To investigate the frequency of lipid testing in clinical practice and to explore the relationship between rheumatoid arthritis (RA), dyslipidemia, and other cardiovascular (CV) risk factors with RA treatment.

Methods

Patients in this retrospective database study were ages ≥18 years and had ≥2 physician diagnoses for RA or osteoarthritis (OA; comparator group) between March 2004 and March 2008. Outcomes of interest included the percentage of RA and OA patients receiving lipid tests, lipid profiles (total cholesterol, low-density lipoprotein [LDL] cholesterol, and high-density lipoprotein [HDL] cholesterol) of RA versus OA patients, and lipid profiles of RA patients before and after initiation with a tumor necrosis factor (TNF) inhibitor.
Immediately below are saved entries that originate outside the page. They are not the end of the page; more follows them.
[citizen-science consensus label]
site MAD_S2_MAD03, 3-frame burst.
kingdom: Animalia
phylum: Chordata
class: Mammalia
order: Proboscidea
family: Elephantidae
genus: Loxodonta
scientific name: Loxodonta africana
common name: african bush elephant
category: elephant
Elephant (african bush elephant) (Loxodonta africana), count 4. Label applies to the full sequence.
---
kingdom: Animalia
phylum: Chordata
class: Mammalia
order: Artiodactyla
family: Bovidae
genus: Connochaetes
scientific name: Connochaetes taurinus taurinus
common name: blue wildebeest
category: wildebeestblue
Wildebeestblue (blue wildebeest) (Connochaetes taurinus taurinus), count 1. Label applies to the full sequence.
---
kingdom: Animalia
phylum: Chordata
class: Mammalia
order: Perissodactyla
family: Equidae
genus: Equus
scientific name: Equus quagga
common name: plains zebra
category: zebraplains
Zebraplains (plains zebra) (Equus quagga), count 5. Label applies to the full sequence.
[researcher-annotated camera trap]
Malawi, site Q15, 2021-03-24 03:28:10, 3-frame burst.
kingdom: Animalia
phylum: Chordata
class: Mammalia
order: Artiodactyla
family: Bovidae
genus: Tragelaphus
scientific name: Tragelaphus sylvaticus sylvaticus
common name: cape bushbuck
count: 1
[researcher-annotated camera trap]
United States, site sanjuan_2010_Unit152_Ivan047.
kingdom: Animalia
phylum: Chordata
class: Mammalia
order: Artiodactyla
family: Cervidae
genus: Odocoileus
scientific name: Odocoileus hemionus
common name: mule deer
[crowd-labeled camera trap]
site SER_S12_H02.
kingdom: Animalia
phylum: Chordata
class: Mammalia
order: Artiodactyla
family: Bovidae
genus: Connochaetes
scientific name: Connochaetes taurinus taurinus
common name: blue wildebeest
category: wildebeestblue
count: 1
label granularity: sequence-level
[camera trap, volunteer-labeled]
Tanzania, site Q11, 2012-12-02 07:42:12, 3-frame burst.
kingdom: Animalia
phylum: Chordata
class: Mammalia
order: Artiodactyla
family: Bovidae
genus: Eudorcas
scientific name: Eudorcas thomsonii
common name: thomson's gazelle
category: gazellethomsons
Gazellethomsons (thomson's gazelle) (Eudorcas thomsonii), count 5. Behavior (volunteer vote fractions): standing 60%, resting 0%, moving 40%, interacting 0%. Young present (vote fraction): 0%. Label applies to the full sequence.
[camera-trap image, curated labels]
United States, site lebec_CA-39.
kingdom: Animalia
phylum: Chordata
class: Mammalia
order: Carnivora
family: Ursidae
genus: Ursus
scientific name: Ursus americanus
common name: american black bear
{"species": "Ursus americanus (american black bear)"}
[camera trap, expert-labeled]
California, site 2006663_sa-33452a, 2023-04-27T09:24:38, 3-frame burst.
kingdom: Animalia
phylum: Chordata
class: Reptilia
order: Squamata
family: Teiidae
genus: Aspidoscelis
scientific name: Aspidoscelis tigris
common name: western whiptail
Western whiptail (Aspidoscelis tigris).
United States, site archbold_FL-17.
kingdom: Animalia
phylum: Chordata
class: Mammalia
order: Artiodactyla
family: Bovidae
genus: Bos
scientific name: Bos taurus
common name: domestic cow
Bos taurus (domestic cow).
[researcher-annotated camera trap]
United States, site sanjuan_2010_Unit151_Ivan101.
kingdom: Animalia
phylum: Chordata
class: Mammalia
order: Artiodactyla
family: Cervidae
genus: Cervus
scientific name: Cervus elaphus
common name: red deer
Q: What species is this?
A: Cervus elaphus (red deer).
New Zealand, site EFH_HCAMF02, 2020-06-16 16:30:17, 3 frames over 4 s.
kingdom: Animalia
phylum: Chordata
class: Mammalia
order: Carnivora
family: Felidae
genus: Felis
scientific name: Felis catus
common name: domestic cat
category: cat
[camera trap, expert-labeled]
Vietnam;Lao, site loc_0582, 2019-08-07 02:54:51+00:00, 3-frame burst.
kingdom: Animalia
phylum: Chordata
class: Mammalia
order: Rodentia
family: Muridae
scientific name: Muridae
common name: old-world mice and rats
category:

We used multivariable regression to control potential confounders between the cohorts.

Results

Over a median ≥2-year followup, fewer RA patients than OA patients had ≥1 lipid test (62.0% [95% confidence interval (95% CI) 61.5–62.5] versus 69.8% [95% CI 69.5–70.1]). Mean total cholesterol and LDL cholesterol were each 4 mg/dl lower in the RA cohort (P < 0.0001); HDL cholesterol was similar between the cohorts. Across the RA cohort, 25.2% of patients had suboptimal LDL cholesterol levels (≥130 mg/dl). Among RA patients not receiving lipid-lowering therapy who initiated TNF inhibitor therapy (n = 96), mean total cholesterol and LDL cholesterol increased by 5.4 and 4.0 mg/dl, respectively.

Conclusion

Patients with RA were less likely to be tested for hyperlipidemia and had more favorable lipid profiles than patients with OA. TNF inhibitor therapy modestly increased all lipid parameters. Additional studies are needed to determine the effect of traditional CV risk factors and inflammation and the impact of biologic agents on CV outcomes in RA patients.